UG law students placement at Hugh Wooding in limbo

Caricom Heads of Government have agreed to discuss UWI’s decision to not guarantee UG’s 2014 batch of law graduates placement at the Hugh Wooding Law School when they meet this weekend, GINA says.

For years, an agreement between the University of the West Indies’ Council for Legal Education (CLE) and the University of Guyana (UG) enabled 25 law graduates from UG automatic placement in the Hugh Wooding Law School in Trinidad and Tobago, and government recently shared ambitions to have this number increased.

“The Council however, recently took the decision that UG’s 2014 batch will not be guaranteed any place at the institution,” the Government Information Agency said in a statement last evening. Suffice to say, this decision has dampened ambitions to increase the number of automatic placements Guyana sends to Trinidad and Tobago.

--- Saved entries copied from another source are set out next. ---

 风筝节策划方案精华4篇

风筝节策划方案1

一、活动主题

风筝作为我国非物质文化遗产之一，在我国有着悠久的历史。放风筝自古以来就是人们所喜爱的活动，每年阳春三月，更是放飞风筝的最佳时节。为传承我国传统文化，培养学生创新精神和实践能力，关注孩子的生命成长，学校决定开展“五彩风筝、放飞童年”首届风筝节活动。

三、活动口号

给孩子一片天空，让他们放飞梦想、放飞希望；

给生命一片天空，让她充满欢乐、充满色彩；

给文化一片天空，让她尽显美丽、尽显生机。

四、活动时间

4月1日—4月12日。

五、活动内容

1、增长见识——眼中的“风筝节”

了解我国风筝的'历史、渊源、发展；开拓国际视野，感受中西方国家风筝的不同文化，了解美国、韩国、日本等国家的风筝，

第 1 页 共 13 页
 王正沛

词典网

The agreement between UG and CLE ended in December 2012 and new negotiations were to be held. It is unclear what has happened with these negotiations. Prior to the agreement, UG students had also encountered difficulties gaining access to Hugh Wooding since Guyana is not part of the CLE.

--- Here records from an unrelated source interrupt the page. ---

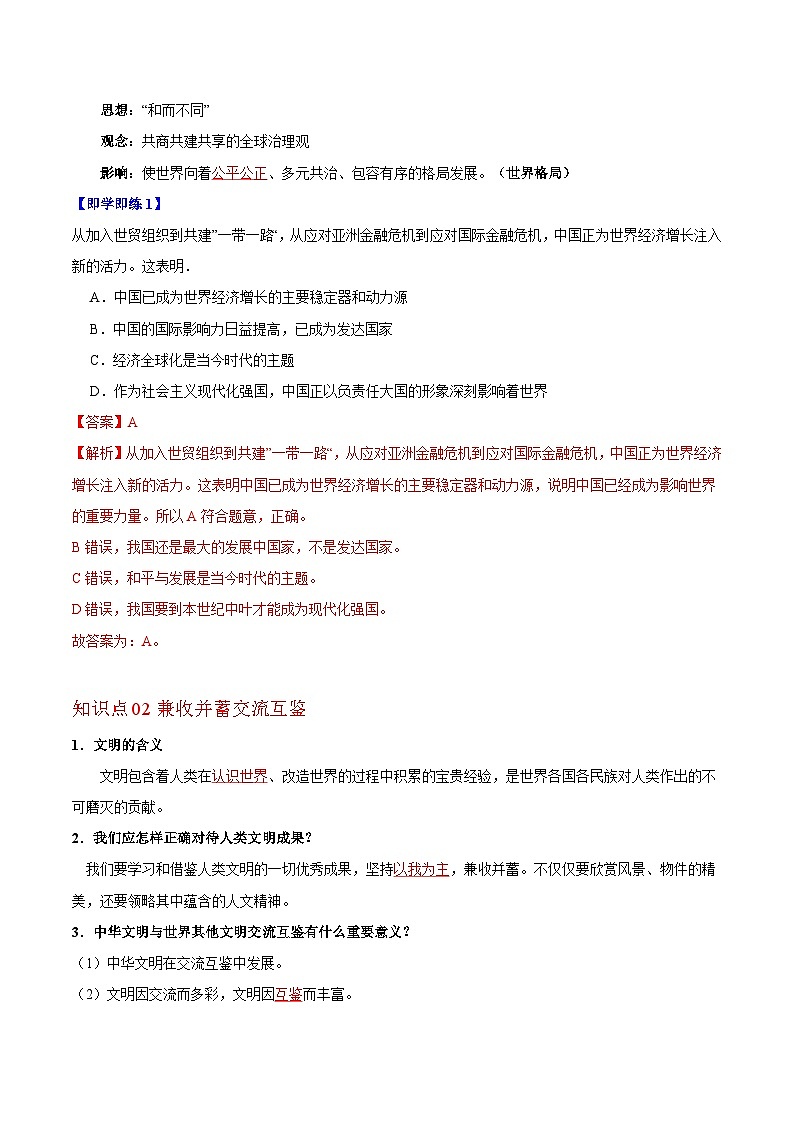 思想：“和而不同”

观念：共商共建共享的全球治理观

影响：使世界向着公平公正、多元共治、包容有序的格局发展。（世界格局）

【即学即练1】

从加入世贸组织到共建”一带一路“，从应对亚洲金融危机到应对国际金融危机，中国正为世界经济增长注入新的活力。这表明.

A．中国已成为世界经济增长的主要稳定器和动力源

B．中国的国际影响力日益提高，已成为发达国家

C．经济全球化是当今时代的主题

D．作为社会主义现代化强国，中国正以负责任大国的形象深刻影响着世界

【答案】A

【解析】从加入世贸组织到共建”一带一路“，从应对亚洲金融危机到应对国际金融危机，中国正为世界经济增长注入新的活力。这表明中国已成为世界经济增长的主要稳定器和动力源，说明中国已经成为影响世界的重要力量。所以A符合题意，正确。

B错误，我国还是最大的发展中国家，不是发达国家。

C错误，和平与发展是当今时代的主题。

D错误，我国要到本世纪中叶才能成为现代化强国。

故答案为：A。

知识点02 兼收并蓄交流互鉴

1．文明的含义

文明包含着人类在认识世界、改造世界的过程中积累的宝贵经验，是世界各国各民族对人类作出的不可磨灭的贡献。

2．我们应怎样正确对待人类文明成果？

我们要学习和借鉴人类文明的一切优秀成果，坚持以我为主，兼收并蓄。不仅仅要欣赏风景、物件的精美，还要领略其中蕴含的人文精神。

3．中华文明与世界其他文明交流互鉴有什么重要意义？

（1）中华文明在交流互鉴中发展。

（2）文明因交流而多彩，文明因互鉴而丰富。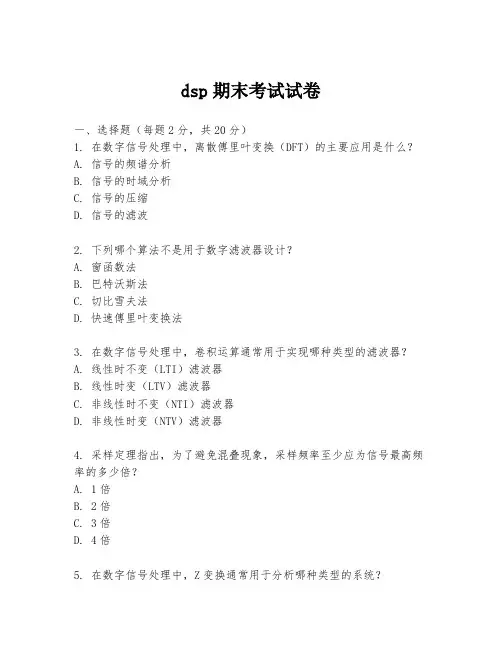 dsp 期末考试试卷

一、选择题（每题 2 分，共 20 分）
1. 在数字信号处理中，离散傅里叶变换（DFT）的主要应用是什么？
A. 信号的频谱分析
B. 信号的时域分析
C. 信号的压缩
D. 信号的滤波

2. 下列哪个算法不是用于数字滤波器设计？
A. 窗函数法
B. 巴特沃斯法
C. 切比雪夫法
D. 快速傅里叶变换法

3. 在数字信号处理中，卷积运算通常用于实现哪种类型的滤波器？
A. 线性时不变（LTI）滤波器
B. 线性时变（LTV）滤波器
C. 非线性时不变（NTI）滤波器
D. 非线性时变（NTV）滤波器

4. 采样定理指出，为了避免混叠现象，采样频率至少应为信号最高频率的多少倍？
A. 1 倍
B. 2 倍
C. 3 倍
D. 4 倍

5. 在数字信号处理中，Z 变换通常用于分析哪种类型的系统？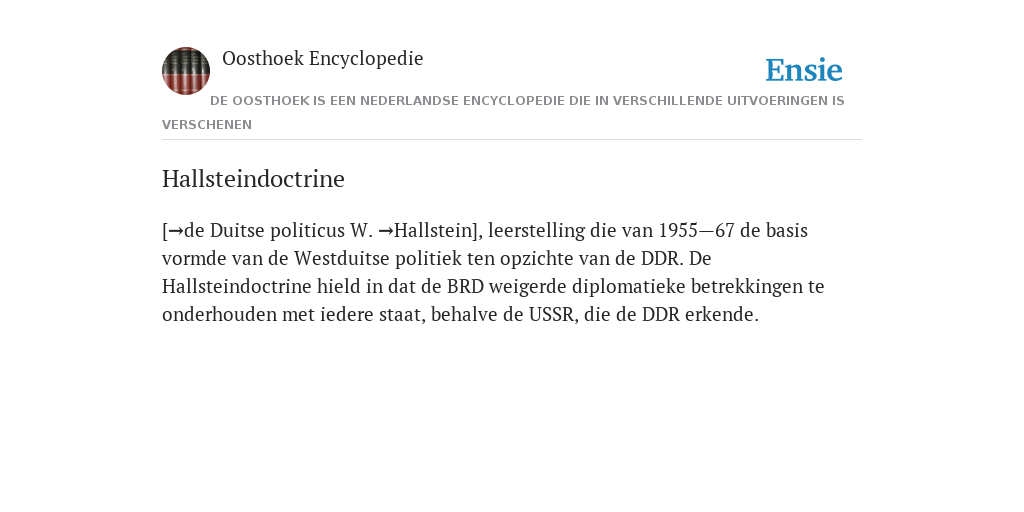 Oosthoek Encyclopedie

Ensie

DE OOSTHOEK IS EEN NEDERLANDSE ENCYCLOPEDIE DIE IN VERSCHILLENDE UITVOERINGEN IS VERSCHENEN

Hallsteindoctrine

[→de Duitse politicus W. →Hallstein], leerstelling die van 1955—67 de basis vormde van de Westduitse politiek ten opzichte van de DDR. De Hallsteindoctrine hield in dat de BRD weigerde diplomatieke betrekkingen te onderhouden met iedere staat, behalve de USSR, die de DDR erkende.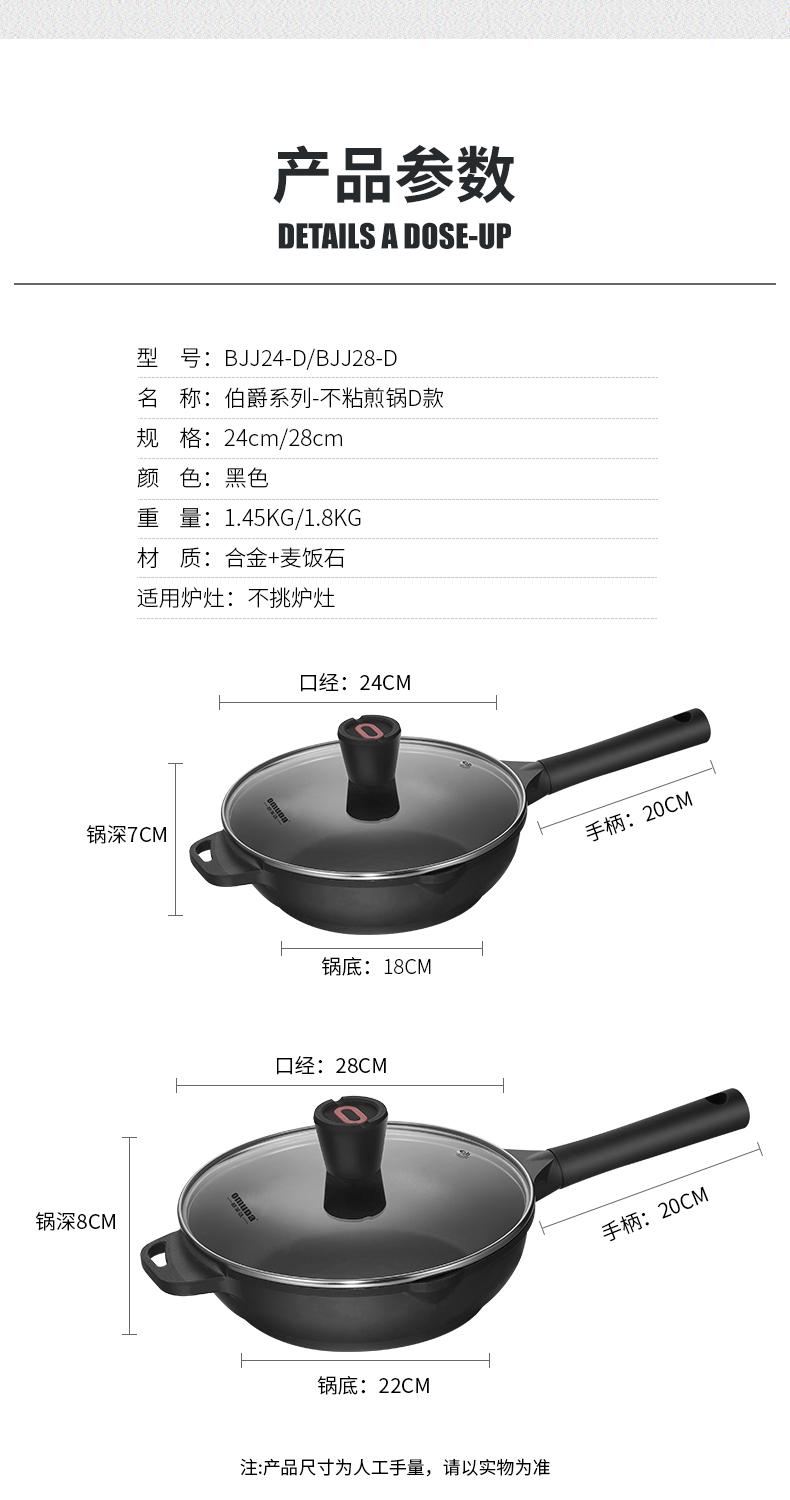 产品参数

DETAILS A DOSE-UP

型 号：BJJ24-D/BJJ28-D

名 称：伯爵系列-不粘煎锅D款

规 格：24cm/28cm

颜 色：黑色

重 量：1.45KG/1.8KG

材 质：合金+麦饭石

适用炉灶：不挑炉灶

口经：24CM

锅深7CM

手柄：20CM

锅底：18CM

口经：28CM

锅深8CM

手柄：20CM

锅底：22CM

注:产品尺寸为人工手量，请以实物为准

The aim of UG in these talks was to retain places for 25 Guyanese in addition to those non-Guyanese who merited admission to Hugh Wooding.

Legal Affairs Minister Anil Nandlall, in a statement to GINA yesterday, pledged that he “will spare no effort in resolving the recent decision.” He told the agency that several interventions have already been made via Foreign Affairs Minister Carolyn Rodrigues-Birkett.

Such interventions include a written request to Caricom Secretary General Irwin LaRocque asking him to intervene in the matter. Government has also sought to engage the Caricom Heads of Government to address the issue. As a result, a decision has been taken to have the matter addressed when the Heads meet this weekend, Nandlall told GINA.

GINA says that Nandlall met yesterday with UG Vice-Chancellor Jacob Opadeyi, who lauded government’s intervention, and the fact that the said intervention has already resulted in the discussion of the matter by Caricom Heads this weekend.

“Our students are not just Guyanese; we have students from outside of Guyana who come and study with us, so our interest is to fight for the rights of our students so that they can become professionals. If we deny them the opportunity to have professional education we will not be able to move on as a country,” GINA quoted Opadeyi as saying.

Meanwhile, Nandlall told GINA that the matter is being treated as a priority since the current reality “puts in jeopardy the life and welfare of a number of students who would be completing the LLB programme at the University of Guyana in the year 2014.”

Furthermore, he said that Council’s decision threatens UG’s entire law programme since future students as well as those already in the programme are also currently not guaranteed placement at the Hugh Wooding Law School.